自分がドイツのコンテストに参加したのは、ソーセージという商品を販売してお客様からお金を頂く以上、
どうしても本場の客観的な評価を頂く必要があると考えたからです。
そうでなければ単に自己満足や趣味で終わってしまう可能性が高いから…。
金メダルも取れないような腕前じゃ申し訳ない、むしろお金を頂く資格すらない思ってます。
自分は食肉製品の製造に携わる時に「農家が作ってる物だからこんなもんだろう」と絶対に思われたくなかった。
専業でソーセージや肉屋をやってる人達にも負けない商品を作ること、そして美味しい!と言ってもらうこと。
このことが人間のために命を失っていった家畜に敬意を示す最高の方法だと考えるからです。
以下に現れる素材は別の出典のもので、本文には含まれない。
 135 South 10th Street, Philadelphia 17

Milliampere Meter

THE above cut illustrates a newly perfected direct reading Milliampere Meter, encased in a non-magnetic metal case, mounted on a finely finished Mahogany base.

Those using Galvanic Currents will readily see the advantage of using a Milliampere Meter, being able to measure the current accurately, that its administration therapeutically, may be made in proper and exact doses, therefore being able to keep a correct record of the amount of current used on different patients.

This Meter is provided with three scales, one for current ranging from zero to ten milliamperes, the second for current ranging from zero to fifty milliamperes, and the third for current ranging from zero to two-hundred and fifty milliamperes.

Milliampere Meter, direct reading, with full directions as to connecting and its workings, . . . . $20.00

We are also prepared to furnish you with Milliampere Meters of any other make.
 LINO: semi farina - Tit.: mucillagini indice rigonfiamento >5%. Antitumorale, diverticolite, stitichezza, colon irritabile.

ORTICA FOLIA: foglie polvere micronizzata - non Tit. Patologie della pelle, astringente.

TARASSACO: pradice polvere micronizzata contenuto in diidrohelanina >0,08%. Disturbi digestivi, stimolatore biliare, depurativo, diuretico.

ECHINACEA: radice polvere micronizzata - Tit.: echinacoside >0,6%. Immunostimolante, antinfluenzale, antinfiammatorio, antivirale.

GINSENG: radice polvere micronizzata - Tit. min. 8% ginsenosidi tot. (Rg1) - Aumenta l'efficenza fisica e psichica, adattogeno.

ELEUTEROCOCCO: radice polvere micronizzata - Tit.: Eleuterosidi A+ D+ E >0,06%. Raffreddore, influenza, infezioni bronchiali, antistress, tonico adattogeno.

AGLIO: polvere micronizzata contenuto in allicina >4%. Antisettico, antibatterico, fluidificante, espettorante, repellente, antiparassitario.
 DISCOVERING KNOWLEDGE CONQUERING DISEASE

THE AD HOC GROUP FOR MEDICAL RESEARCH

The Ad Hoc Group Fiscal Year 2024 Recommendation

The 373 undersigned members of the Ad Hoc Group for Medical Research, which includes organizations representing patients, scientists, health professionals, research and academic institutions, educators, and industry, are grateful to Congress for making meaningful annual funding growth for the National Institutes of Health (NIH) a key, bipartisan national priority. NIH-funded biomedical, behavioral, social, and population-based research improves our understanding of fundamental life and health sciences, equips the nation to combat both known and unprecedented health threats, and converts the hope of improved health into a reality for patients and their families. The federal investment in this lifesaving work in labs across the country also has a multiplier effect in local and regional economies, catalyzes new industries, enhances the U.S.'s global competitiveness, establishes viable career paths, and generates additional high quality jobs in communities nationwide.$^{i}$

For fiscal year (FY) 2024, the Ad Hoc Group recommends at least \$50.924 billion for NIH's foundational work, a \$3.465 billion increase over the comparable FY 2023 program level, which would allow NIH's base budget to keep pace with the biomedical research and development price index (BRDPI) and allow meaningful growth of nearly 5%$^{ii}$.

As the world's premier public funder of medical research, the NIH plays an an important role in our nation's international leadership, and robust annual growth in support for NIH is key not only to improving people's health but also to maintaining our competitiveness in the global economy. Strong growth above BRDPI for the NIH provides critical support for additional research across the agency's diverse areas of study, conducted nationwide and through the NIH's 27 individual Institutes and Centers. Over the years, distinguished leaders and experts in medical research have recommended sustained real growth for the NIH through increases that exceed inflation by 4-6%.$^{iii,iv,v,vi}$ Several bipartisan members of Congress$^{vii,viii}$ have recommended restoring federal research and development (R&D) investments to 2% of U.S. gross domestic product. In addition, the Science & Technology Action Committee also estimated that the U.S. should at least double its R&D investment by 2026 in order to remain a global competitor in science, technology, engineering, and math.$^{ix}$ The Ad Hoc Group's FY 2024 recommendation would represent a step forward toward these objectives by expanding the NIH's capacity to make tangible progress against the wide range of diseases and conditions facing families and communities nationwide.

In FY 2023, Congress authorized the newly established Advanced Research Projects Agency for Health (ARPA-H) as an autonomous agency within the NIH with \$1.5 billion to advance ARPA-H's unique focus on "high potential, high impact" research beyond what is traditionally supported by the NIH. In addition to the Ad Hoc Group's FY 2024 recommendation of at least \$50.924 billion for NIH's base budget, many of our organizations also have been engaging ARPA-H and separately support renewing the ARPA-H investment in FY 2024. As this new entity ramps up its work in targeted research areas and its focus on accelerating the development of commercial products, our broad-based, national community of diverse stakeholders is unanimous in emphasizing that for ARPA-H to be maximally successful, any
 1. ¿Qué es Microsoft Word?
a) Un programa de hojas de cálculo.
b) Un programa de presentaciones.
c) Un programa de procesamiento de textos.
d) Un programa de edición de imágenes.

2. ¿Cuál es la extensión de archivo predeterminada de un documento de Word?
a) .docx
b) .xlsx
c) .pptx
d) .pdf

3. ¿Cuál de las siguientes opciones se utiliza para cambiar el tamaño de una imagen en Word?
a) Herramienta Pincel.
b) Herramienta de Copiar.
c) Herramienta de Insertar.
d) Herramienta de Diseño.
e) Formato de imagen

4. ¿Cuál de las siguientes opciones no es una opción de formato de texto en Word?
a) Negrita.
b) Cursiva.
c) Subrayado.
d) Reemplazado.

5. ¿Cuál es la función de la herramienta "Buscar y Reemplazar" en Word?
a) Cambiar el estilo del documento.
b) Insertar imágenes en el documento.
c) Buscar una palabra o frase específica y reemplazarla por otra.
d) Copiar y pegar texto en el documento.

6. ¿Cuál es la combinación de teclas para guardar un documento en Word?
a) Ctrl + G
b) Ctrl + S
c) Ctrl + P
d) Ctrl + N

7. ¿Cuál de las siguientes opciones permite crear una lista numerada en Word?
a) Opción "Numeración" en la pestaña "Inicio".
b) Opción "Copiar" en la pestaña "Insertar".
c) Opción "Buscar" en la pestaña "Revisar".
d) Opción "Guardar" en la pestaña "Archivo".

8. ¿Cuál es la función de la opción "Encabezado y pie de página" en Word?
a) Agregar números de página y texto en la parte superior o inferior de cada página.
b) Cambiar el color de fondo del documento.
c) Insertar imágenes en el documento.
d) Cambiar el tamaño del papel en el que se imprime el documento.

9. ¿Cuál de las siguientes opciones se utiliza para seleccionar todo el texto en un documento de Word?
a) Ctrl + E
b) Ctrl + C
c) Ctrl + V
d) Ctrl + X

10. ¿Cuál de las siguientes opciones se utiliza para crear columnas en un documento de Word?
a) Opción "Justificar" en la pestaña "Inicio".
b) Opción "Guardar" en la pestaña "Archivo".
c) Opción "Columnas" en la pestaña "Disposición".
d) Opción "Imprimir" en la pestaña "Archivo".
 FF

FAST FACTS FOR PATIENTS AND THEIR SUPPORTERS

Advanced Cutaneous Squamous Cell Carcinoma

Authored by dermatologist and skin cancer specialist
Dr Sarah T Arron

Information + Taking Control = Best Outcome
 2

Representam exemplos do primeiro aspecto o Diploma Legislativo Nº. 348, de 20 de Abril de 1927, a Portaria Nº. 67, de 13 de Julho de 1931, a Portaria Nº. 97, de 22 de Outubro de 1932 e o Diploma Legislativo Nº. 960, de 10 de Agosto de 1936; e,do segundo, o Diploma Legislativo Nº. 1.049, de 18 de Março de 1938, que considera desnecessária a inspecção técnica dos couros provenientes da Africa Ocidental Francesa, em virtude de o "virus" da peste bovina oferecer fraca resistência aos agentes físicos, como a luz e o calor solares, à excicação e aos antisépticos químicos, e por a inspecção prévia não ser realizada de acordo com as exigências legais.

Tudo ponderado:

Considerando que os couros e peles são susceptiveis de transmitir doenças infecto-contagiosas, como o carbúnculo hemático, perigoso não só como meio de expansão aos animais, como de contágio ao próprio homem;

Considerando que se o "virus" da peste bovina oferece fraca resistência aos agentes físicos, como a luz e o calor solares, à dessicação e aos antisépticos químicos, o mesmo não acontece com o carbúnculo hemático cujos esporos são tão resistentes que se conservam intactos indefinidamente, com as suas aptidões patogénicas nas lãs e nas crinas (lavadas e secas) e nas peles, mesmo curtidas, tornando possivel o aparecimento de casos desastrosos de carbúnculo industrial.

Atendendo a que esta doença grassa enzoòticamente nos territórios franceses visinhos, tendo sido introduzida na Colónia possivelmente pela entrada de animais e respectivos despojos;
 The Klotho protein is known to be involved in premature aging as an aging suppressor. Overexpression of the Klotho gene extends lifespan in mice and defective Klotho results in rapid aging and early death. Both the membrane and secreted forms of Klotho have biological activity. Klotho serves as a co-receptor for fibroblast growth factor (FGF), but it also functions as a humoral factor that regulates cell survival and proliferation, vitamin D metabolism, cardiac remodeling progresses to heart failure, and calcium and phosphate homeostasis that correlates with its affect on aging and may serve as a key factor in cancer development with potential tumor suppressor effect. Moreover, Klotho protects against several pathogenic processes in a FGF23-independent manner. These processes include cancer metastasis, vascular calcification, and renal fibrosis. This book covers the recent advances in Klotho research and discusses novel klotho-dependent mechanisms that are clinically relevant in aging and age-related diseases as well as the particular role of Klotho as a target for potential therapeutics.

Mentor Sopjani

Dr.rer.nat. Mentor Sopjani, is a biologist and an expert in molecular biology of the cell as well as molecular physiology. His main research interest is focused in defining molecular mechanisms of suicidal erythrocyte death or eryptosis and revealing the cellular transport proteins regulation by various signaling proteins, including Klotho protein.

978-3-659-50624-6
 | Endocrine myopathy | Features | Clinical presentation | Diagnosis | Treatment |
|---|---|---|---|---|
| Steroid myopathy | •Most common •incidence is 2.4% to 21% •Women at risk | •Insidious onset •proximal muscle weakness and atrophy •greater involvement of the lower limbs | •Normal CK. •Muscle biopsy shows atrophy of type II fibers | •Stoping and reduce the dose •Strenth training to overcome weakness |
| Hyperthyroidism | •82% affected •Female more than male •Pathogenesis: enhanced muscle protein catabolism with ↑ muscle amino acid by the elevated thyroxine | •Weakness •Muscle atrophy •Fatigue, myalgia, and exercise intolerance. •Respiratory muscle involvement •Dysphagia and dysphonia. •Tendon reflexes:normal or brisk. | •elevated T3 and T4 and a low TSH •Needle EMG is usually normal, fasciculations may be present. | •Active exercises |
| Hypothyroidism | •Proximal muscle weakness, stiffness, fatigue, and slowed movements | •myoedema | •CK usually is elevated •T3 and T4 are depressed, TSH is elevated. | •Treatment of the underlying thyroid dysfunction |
肉用牛の飼育農家の息子として幼少の頃から牛と戯れて育ってきた自分は、
生き物の命を頂くことの大切さというものを物心がついた時から教え込まれてきました。
小学生の頃、毎日餌をあげて可愛がってた牛が、ある日突然いなくなる。
父に「○○はどこに行ったの?」(当時、名前を付けていた)と問いただすと、
「○○はみんなのお役に立つためにここを出ていったんだよ」と…
後にその牛の行く末を知った時は、大泣きしていました。
私がこのお店を開店するにあたって、
「富山じゃ理解してくれる人が少ないでしょ」「商売として成り立たないんじゃない?」など、 いろいろなご意見を頂きましたが、
ボクは「大きく儲からなくても良い、こういったことを理解してくれるお客様だけを相手に仕事をしたい」と答えています。